If eating a juicy red apple involves stripping the peel away first, you might be doing yourself a nutritional disservice. Yes, an apple is still nutritious without the peel, but chomp the exterior of an apple, and you'll reap even more nutritional and health benefits than eating just the flesh alone.
An Apple With the Peel
One large apple with the peel supplies 116 calories, no fat and 5.4 grams of fiber. That same apple delivers 239 milligrams of potassium, a mineral that's essential to heart and muscle health, as well as 10.3 milligrams of vitamin C. You'll also get 120 international units of vitamin A and 4.9 micrograms of vitamin K when you eat a large apple with the skin.
Under the Skin
An apple without the peel is still a healthy food, but you do lose out on some of the nutrients you would get if you ate the skin. A large apple without the skin contains 104 calories and 2.8 grams of fiber. That's a significant fiber loss compared to an apple with the skin, and eating plenty of fiber keeps your digestive system working right. That same apple without the skin contains 194 milligrams of potassium and 8.6 milligrams of vitamin C. There are 82 international units of vitamin A and 1.3 micrograms of vitamin K in an apple without skin.

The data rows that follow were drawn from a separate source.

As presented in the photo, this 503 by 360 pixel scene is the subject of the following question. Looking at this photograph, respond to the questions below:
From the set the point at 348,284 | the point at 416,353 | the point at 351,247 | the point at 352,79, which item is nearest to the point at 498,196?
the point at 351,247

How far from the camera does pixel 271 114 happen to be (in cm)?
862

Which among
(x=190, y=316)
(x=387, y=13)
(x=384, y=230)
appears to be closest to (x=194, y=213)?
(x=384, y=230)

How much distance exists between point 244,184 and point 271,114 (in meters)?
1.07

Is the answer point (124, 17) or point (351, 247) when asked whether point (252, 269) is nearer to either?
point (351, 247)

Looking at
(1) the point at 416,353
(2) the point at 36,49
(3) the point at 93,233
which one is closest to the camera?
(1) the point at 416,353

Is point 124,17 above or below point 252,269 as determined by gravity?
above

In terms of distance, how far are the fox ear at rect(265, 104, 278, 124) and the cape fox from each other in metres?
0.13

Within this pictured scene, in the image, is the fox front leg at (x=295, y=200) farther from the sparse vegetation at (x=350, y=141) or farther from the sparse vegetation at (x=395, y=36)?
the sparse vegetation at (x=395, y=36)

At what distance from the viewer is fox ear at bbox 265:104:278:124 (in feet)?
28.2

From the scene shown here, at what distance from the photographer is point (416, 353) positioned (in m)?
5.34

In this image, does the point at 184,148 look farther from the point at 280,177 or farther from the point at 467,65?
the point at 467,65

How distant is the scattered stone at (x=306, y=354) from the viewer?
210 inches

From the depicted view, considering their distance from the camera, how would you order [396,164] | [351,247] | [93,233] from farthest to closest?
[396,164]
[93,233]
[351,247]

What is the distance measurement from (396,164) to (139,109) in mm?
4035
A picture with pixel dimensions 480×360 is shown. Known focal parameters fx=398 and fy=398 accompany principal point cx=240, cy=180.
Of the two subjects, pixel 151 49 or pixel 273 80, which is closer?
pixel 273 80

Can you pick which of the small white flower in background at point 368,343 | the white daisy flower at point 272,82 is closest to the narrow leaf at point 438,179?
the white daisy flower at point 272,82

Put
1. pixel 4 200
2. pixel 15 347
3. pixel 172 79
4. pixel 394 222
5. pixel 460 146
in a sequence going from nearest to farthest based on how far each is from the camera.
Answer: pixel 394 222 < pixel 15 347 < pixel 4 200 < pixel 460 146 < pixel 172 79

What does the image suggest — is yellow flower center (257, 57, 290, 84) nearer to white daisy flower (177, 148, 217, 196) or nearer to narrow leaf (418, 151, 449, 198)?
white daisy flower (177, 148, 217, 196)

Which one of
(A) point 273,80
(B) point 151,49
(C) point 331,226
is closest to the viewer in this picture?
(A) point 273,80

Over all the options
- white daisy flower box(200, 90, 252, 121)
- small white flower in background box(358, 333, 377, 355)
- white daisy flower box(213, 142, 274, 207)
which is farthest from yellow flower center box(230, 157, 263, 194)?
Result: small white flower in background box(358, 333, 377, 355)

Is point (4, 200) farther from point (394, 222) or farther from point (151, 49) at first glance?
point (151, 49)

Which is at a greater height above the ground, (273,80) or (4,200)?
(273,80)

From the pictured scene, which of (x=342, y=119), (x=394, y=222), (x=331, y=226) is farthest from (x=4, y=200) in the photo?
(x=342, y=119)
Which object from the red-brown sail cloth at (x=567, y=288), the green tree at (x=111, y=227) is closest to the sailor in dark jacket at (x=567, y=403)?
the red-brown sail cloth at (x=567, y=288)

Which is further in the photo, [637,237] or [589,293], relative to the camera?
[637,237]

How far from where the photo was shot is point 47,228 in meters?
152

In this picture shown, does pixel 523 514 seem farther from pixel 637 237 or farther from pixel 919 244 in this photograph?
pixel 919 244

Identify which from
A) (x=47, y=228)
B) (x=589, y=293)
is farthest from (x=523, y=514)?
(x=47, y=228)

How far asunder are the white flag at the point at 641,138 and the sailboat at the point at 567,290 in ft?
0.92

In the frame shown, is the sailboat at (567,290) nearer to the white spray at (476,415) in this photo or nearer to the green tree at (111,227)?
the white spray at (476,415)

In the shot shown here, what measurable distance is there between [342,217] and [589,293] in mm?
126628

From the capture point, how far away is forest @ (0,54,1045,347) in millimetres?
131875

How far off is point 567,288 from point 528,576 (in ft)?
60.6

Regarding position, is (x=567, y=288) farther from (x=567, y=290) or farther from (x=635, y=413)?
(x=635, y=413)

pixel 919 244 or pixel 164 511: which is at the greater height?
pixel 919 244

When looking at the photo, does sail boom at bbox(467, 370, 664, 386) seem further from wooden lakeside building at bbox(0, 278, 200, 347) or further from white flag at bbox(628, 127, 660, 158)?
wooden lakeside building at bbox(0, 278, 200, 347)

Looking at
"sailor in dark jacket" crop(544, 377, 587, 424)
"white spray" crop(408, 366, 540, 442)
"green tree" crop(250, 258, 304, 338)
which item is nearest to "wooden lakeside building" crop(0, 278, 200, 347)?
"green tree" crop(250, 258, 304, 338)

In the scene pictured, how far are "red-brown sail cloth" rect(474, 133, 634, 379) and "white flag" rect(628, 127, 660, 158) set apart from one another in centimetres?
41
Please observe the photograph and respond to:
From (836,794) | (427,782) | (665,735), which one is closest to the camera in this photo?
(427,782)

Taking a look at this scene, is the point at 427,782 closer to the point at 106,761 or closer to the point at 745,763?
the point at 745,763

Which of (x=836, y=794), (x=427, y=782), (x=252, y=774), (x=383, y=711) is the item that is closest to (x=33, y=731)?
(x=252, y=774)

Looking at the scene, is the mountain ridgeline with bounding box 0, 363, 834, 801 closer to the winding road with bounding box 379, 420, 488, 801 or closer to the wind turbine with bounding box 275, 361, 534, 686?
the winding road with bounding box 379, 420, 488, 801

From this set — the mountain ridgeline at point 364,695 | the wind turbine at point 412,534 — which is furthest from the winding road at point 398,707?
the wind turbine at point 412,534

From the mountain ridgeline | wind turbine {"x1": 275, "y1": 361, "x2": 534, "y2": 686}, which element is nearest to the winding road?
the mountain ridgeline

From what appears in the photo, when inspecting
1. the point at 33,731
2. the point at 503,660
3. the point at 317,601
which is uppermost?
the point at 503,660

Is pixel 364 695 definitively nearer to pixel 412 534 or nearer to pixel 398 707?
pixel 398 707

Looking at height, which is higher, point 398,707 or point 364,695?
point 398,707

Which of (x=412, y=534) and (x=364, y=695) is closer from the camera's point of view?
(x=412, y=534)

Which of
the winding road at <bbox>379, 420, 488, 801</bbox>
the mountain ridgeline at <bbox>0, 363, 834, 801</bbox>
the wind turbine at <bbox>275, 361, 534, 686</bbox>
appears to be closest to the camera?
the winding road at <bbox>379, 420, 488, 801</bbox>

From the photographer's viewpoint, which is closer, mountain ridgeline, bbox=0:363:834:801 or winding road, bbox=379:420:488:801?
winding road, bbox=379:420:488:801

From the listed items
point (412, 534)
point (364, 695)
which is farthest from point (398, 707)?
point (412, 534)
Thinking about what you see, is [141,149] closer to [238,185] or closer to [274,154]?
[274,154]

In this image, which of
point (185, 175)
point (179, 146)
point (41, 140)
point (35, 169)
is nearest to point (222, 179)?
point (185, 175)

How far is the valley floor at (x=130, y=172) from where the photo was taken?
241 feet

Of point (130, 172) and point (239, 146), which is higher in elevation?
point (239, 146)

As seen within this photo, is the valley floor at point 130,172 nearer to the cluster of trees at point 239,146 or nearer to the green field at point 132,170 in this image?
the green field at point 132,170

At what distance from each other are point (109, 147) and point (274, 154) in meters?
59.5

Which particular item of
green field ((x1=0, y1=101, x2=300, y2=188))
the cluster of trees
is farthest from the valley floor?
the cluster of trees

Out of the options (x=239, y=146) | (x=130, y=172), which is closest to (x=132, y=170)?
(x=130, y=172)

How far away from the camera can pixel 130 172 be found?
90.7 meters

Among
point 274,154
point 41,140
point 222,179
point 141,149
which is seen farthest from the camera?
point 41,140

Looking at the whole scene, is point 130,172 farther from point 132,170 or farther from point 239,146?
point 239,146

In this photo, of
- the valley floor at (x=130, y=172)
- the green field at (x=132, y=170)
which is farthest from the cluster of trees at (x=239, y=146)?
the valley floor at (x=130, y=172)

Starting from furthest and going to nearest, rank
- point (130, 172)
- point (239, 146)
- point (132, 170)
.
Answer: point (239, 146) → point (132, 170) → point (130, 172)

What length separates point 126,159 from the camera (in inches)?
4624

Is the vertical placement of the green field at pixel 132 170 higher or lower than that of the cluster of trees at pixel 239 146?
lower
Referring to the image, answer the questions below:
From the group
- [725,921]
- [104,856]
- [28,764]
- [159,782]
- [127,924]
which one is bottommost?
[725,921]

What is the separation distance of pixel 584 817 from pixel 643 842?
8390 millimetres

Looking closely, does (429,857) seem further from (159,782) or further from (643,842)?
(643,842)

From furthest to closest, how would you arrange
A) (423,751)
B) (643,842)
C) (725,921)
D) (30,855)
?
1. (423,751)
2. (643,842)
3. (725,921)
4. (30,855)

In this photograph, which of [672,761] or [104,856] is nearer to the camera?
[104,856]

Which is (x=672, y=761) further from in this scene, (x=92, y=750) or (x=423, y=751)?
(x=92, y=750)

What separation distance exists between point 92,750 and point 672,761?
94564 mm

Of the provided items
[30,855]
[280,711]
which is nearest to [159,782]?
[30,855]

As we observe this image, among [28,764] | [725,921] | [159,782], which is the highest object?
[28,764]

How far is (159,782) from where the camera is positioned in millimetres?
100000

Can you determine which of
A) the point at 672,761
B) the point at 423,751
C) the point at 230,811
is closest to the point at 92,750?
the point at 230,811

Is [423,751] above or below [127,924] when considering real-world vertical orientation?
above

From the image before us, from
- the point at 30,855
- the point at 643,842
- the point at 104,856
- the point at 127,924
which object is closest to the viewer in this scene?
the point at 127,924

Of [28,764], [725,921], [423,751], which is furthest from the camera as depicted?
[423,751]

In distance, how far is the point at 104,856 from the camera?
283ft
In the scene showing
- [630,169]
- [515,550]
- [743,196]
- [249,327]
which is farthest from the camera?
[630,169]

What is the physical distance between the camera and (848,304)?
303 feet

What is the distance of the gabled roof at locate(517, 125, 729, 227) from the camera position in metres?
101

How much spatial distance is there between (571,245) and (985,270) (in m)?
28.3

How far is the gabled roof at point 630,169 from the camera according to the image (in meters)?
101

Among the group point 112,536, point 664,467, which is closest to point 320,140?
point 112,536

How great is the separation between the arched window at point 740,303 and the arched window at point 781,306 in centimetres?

You Might Want to Eat the Skin Because ...
In addition to the higher doses of certain nutrients, the apple skin offers several other health advantages. Eating the apple skin might reduce your risk of certain types of cancer, including liver, breast and colon cancers, according to Cornell University. The peel contains compounds called triterpenoids that have the power to destroy cancer cells, as well as prevent new cancerous cells from growing, Cornell University reports. A 2009 article published in the "Journal of Food Science" reports that the antioxidants in apple peels can help protect your heart health by preventing the oxidation of polyunsaturated fats. Oxidation of fats increases your risk of heart disease.
An Apple a Day
If you just can't stand the apple peel, keep eating skinless apples because the flesh is nutritious, and the compounds it contains can reduce your risk of heart disease, asthma and diabetes, according to a 2004 article in the "Nutrition Journal." Consider a baked apple because the baking process softens the skin and can make it more palatable. Core a whole apple, sprinkle it with your favorite spices and bake it until it's soft. You might try grating apple peel into homemade muffins and bread, too. This allows you to get the nutrients in the peel even if you don't enjoy the taste or texture of the skin on its own.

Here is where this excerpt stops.